What to work on
A. Write out, word for word, the part of the calculate_corr documentation that opens with the words containing "The variable containing" and closes with "bounds for correlations.".
B. Pick up the calculate_corr documentation at the point where it stops and keep writing it.

Skip to contents

Generate pairwise correlations for a vector of terms of interest.

Usage

calculate_corr(
 df,
 text_var,
 terms,
 min_freq = 10,
 corr_limits = c(-1, 1),
 n_corr = 75,
 hashtags = FALSE,
 mentions = FALSE,
 clean_text = FALSE
)

Arguments

df

A dataframe where each row is a separate post.

text_var

The variable containing the text which you want to explore.

terms

The terms of interest. You can use multi-word phrases.

min_freq

The minimum number of times a term must be observed to be considered.

corr_limits

Numerical lower and upper bounds for correlations.

n_corr

The number of correlations to include (begins with the most positive within the range specified in corr_limits).

Data section
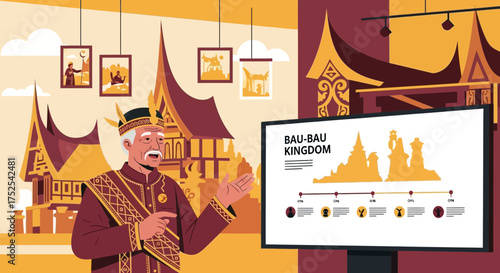 Cultural presentation of the Bau-Bau Kingdom history with elderly and architecture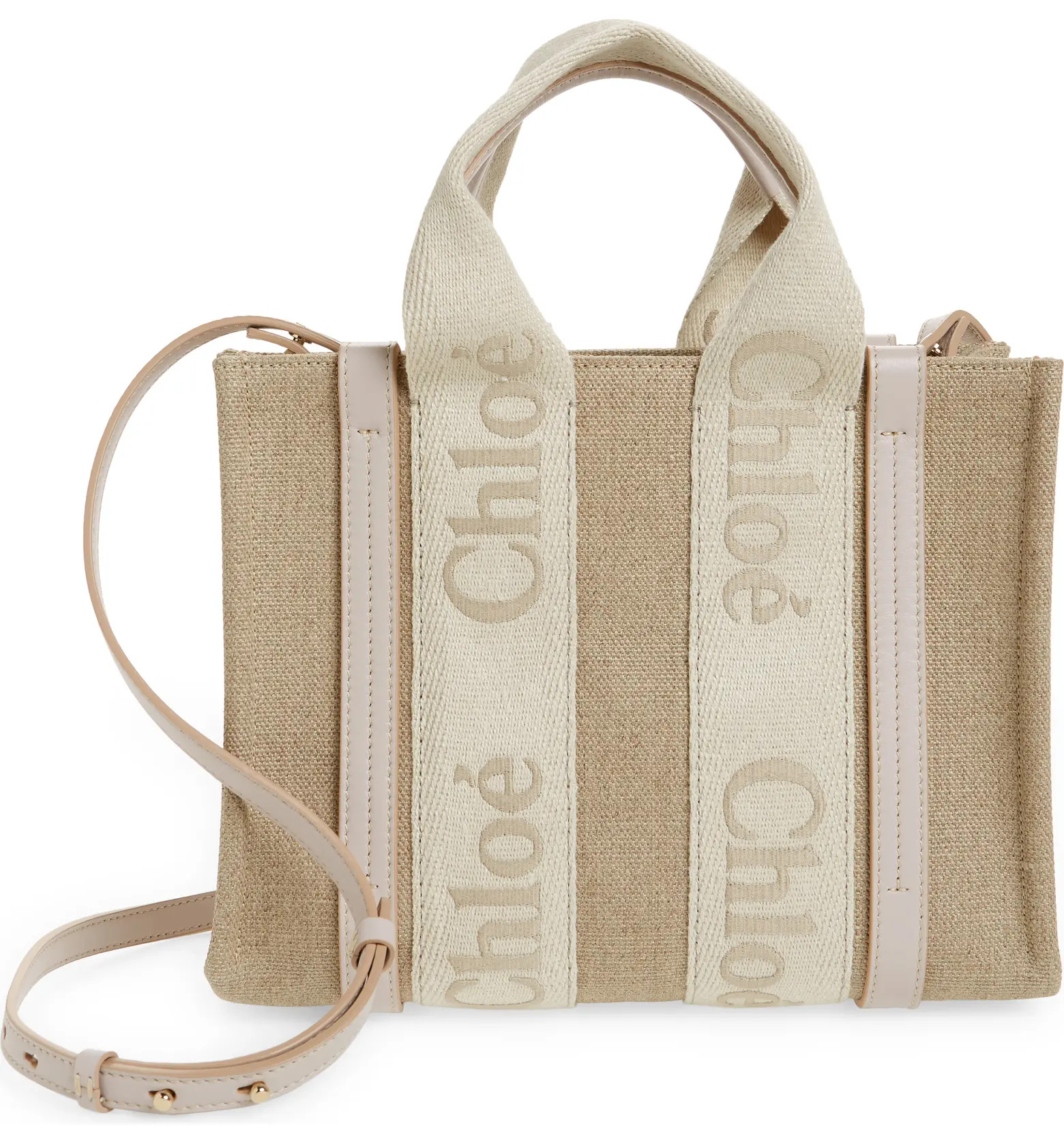 Small Woody Logo Strap Linen Tote | Nordstrom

Task-by-task answers
A.
The variable containing the text which you want to explore.

terms

The terms of interest. You can use multi-word phrases.

min_freq

The minimum number of times a term must be observed to be considered.

corr_limits

Numerical lower and upper bounds for correlations.

B.
hashtags

Should hashtags be included?

mentions

Should mentions be included?

clean_text

Should the text variable be cleaned?

Value

A list containing a summary table and a tidygraph object suitable for a network visualisation.

Examples

{spinklr_export <- ParseR::sprinklr_export
x <- calculate_corr(
  df = sprinklr_export,
  text_var = Message,
  terms = c("bobby", "trump"),
  min_freq = 10,
  corr_limits = c(-1, 1),
  n_corr = 75,
  hashtags = TRUE,
  mentions = FALSE
)
viz_corr(x$viz)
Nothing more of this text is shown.